Permutations and Reorderings
When the rows of a matrix are permuted, the order in which the equations are written is changed. On the other hand, when the columns are changed, the unknowns are in effect relabeled, or reordered.
\[Ax = b \Rightarrow PAx = Pb, \quad AQQ^T x = b.\]For symmetric permutation, $A_{\pi}=P_{\pi}AP^T_{\pi}$ where $\pi$ is a permutation, it is equivalent to relabeling the vertices of the graph without altering the edges.
Reordering methods
- Level-set Ordering (CMK order / reverse CMK)

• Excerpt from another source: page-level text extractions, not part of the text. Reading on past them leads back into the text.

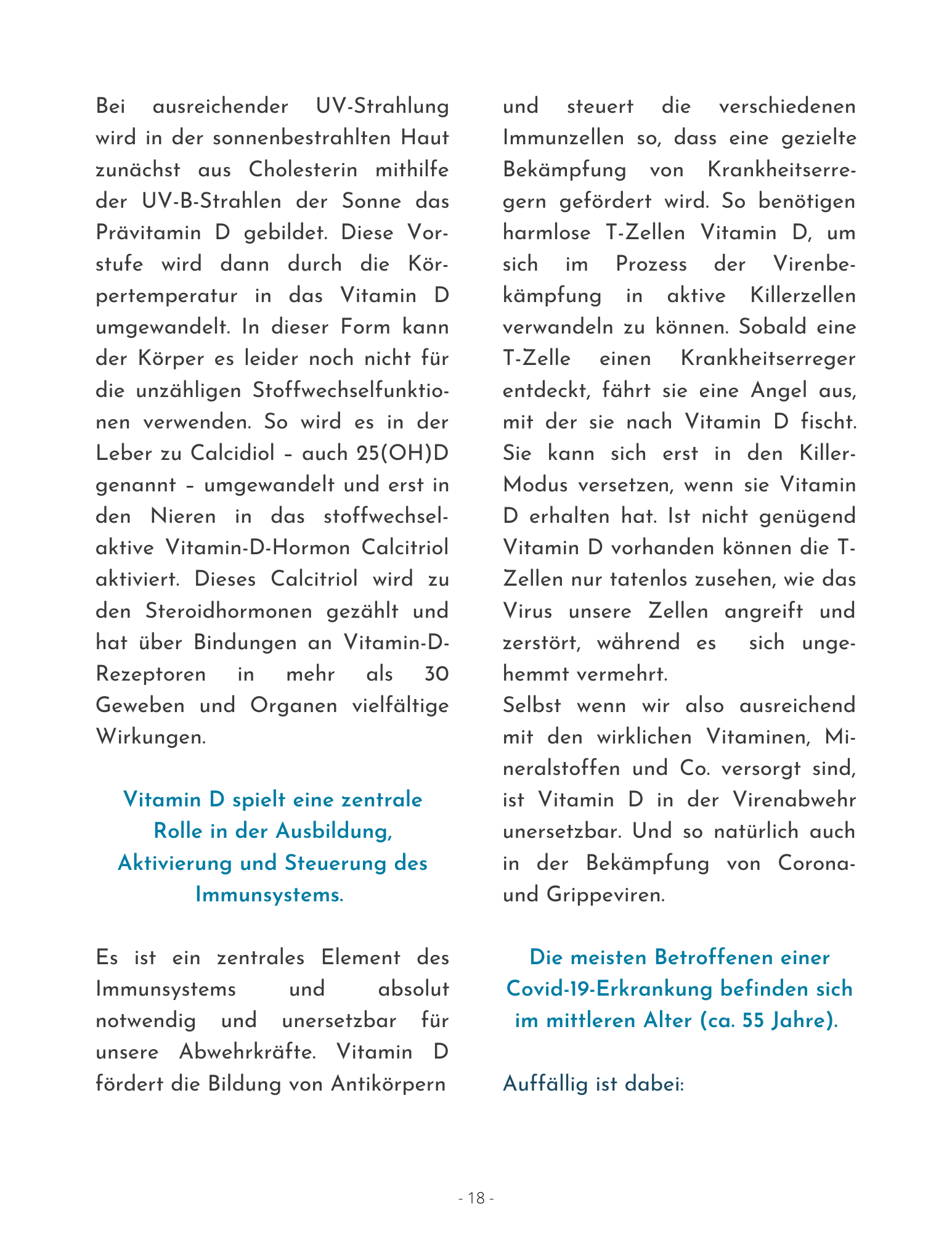 Bei ausreichender UV-Strahlung wird in der sonnenbestrahlten Haut zunächst aus Cholesterin mithilfe der UV-B-Strahlen der Sonne das Prävitamin D gebildet. Diese Vorstufe wird dann durch die Körpertemperatur in das Vitamin D umgewandelt. In dieser Form kann der Körper es leider noch nicht für die unzähligen Stoffwechselfunktionen verwenden. So wird es in der Leber zu Calcidiol – auch 25(OH)D genannt – umgewandelt und erst in den Nieren in das stoffwechselaktive Vitamin-D-Hormon Calcitriol aktiviert. Dieses Calcitriol wird zu den Steroidhormonen gezählt und hat über Bindungen an Vitamin-D-Rezeptoren in mehr als 30 Geweben und Organen vielfältige Wirkungen.

Vitamin D spielt eine zentrale Rolle in der Ausbildung, Aktivierung und Steuerung des Immunsystems.

Es ist ein zentrales Element des Immunsystems und absolut notwendig und unersetzbar für unsere Abwehrkräfte. Vitamin D fördert die Bildung von Antikörpern und steuert die verschiedenen Immunzellen so, dass eine gezielte Bekämpfung von Krankheitserregern gefördert wird. So benötigen harmlose T-Zellen Vitamin D, um sich im Prozess der Virenbekämpfung in aktive Killerzellen verwandeln zu können. Sobald eine T-Zelle einen Krankheitserreger entdeckt, fährt sie eine Angel aus, mit der sie nach Vitamin D fischt. Sie kann sich erst in den Killer-Modus versetzen, wenn sie Vitamin D erhalten hat. Ist nicht genügend Vitamin D vorhanden können die T-Zellen nur tatenlos zusehen, wie das Virus unsere Zellen angreift und zerstört, während es sich ungehemmt vermehrt.
Selbst wenn wir also ausreichend mit den wirklichen Vitaminen, Mineralstoffen und Co. versorgt sind, ist Vitamin D in der Virenabwehr unersetzbar. Und so natürlich auch in der Bekämpfung von Corona- und Grippeviren.

Die meisten Betroffenen einer Covid-19-Erkrankung befinden sich im mittleren Alter (ca. 55 Jahre).

Auffällig ist dabei:

- 18 -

- Independent Set Ordering (Used in multi-Elimination (block Gaussian Elimination))
- Multicolor Ordering
- Minimum degree (MD) Ordering
- nested dissection (ND) Ordering
Storage Schemes
- Coordinate format
- Compressed sparse row (CSR) format
- Compressed sparse column (CSC) format
Basic Iterative Methods
Motivation 1: Relaxation of Coordinates
Jacobi iteration
Determine the $i$-th coordinate of the next iteration so as to annihilate the $i$-th component of the last residual vector for $i=1, \cdots, n$ at the same time.
\[0 = (b - Ax^{(k+1)})_i = b_i - \begin{bmatrix} a_{i1} & \cdots & a_{in} \end{bmatrix} \begin{bmatrix} x^{(k)}_{1} \\ \vdots \\ x^{(k)}_{i-1} \\ x^{(k+1)}_{i} \\ x^{(k)}_{i+1} \\ \vdots \\ x^{(k)}_n \end{bmatrix} \quad i=1, \cdots, n.\]In vecotr form, one has
\[x^{(k+1)} = D^{-1} (E + F) x^{(k)} + D^{-1}b,\]where we denote $A = D - E- F$, $D$ is diagonal of $A$, $-E$ is its strcit lower part and $-F$ is its strict upper part.
Gauss-Seidel Iteration
If we determine the $i$-th coordinate of the next iteration to annihilate the $i$-th component of the residual vector with partially-updated $x$.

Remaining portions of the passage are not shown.